That time John Lewis showed up in a rap video

Clyde Mcgrady
Cq-Roll Call

Washington – He spoke at the March on Washington in 1963. For decades he walked the halls of Congress. Now that he’s gone, words like “towering moral figure” and “venerable” are guiding the outpouring of grief.

The last place you might have expected to see John Lewis was on the set of a rap video. But that’s exactly what happened in 2008 when Atlanta rapper Jeezy filmed his promo for the single “My President.”

Rep. John Lewis makes a cameo appearance in Young Jeezy's music video for his song "My President."

The rapper, whose real name is Jay Jenkins, posted a short clip of Lewis’ cameo on his Instagram page following the death of the 80-year-old Georgia congressman.

“Remember this day, like it was yesterday,” wrote Jeezy. “I couldn’t believe you actually came to (the) middle of the hood to stand with us and support my vision. A true Leader. Been fighting for our rights long as I’ve been living. All heroes don’t wear capes. Rest easy King.”

Around the three-minute mark, Lewis can be seen jumping joyously and smiling, while holding a sign reading “My President is Black.”

The song was written during the 2008 presidential campaign as a tribute to Barack Obama. Lewis once had his skull fractured by Alabama state troopers while protesting for voting rights on the Edmund Pettus Bridge. Years later he would say, “Barack Obama is what comes at the end of that bridge in Selma.”

Other Atlanta rappers, such as T.I. and Killer Mike, posted their own tributes.

Perhaps it shouldn’t be that surprising to see Lewis exalted among Atlanta’s hip hop elite.
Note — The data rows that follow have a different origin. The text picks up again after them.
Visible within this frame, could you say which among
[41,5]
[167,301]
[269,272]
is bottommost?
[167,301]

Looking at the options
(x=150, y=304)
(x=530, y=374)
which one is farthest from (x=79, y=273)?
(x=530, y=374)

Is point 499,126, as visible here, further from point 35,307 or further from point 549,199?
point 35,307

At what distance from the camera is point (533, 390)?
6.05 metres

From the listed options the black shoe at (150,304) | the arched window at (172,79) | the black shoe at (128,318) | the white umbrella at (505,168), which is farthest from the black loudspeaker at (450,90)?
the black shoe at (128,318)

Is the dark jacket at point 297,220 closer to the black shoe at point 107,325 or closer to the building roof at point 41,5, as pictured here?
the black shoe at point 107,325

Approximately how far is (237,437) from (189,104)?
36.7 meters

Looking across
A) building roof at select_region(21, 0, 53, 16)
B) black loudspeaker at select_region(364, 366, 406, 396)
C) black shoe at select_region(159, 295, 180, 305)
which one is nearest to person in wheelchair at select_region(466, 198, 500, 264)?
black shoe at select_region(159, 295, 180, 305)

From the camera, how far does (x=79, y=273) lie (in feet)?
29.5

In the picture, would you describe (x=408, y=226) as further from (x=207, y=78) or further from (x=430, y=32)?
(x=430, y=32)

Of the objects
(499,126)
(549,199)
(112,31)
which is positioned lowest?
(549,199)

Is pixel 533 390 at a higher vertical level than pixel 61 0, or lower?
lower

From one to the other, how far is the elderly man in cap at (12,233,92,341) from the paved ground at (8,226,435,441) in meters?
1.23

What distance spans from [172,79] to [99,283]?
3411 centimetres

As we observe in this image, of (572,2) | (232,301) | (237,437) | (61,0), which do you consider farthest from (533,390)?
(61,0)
For 33 years he represented the birthplace of Martin Luther King Jr., a city known for revering its civil rights history and the heroes it produced. Driving around the city, the names on Atlanta’s roads are a who’s who of the civil rights movement, tributes to figures such as Revs. Ralph David Abernathy and Joseph E. Lowery, who each have boulevards named after them on the west side of town.
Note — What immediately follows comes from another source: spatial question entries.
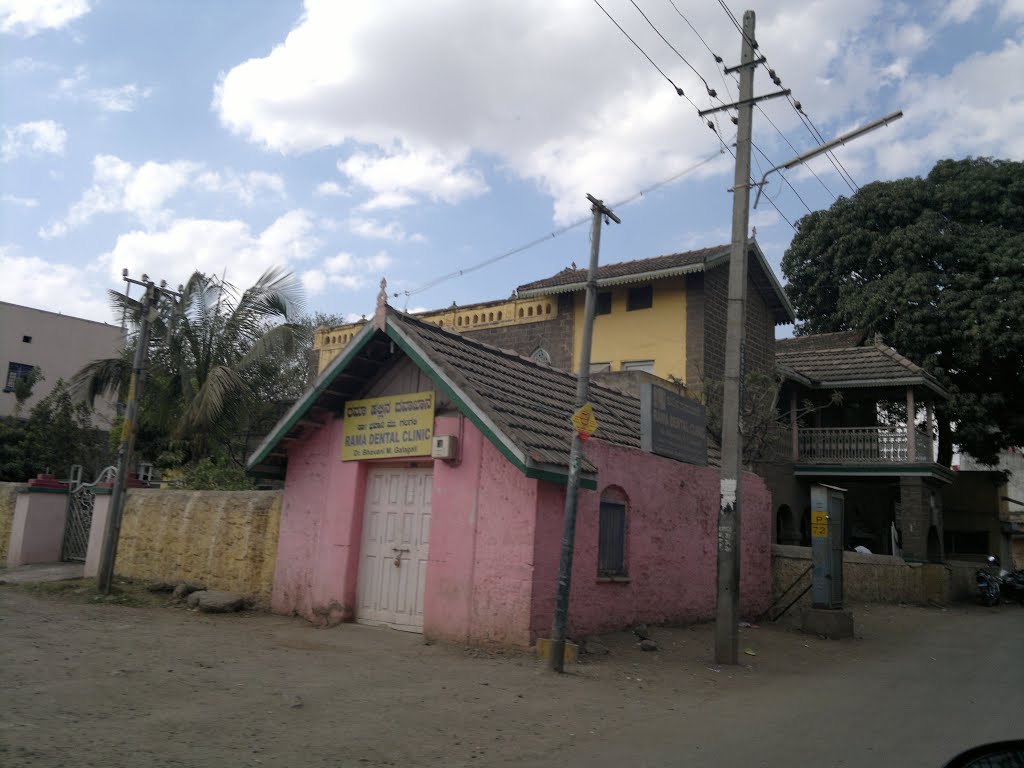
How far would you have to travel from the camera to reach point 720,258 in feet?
71.7

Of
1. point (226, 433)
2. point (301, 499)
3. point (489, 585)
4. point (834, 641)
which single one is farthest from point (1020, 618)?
point (226, 433)

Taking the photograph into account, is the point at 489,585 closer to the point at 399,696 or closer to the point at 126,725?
the point at 399,696

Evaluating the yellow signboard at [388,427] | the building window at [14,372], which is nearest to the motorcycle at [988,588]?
the yellow signboard at [388,427]

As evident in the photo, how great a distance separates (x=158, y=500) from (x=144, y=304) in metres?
3.69

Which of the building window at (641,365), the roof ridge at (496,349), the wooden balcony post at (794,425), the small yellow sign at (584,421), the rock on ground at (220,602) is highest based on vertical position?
the building window at (641,365)

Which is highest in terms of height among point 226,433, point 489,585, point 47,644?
point 226,433

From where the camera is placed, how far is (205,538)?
1414 centimetres

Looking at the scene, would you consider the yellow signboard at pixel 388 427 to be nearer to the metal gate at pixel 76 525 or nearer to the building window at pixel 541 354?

As a “freedom rider” Lewis pushed for civil rights and rode buses through the Jim Crow south in an effort to desegregate them, the threat of violence never far away. (In 1961 a racially integrated Greyhound bus was firebombed by a white mob in rural Alabama.) For that he was arrested.

It’s not hard to see why he has a mural on Auburn Avenue. It’s also not hard to draw a straight line from Lewis to the political awareness of Atlanta rappers.

When Mayor Keisha Lance Bottoms wanted to send a message to people looting in the wake of George Floyd’s death at the hands of police, she gave a platform to Killer Mike and T.I. Others, like Christopher “Ludacris” Bridges, could be seen at peaceful demonstrations calling for police reform.

As Lewis battled pancreatic cancer this year, his legacy in Congress was already secure. Majority Leader Steny Hoyer went so far as to call him a “Christ-like” figure, and dozens of other lawmakers said his mentorship made a difference in their lives.

In Atlanta, mourners gathered under the mural of Lewis that stretches more than 60 feet high, near where Jeezy shot his music video back in 2008.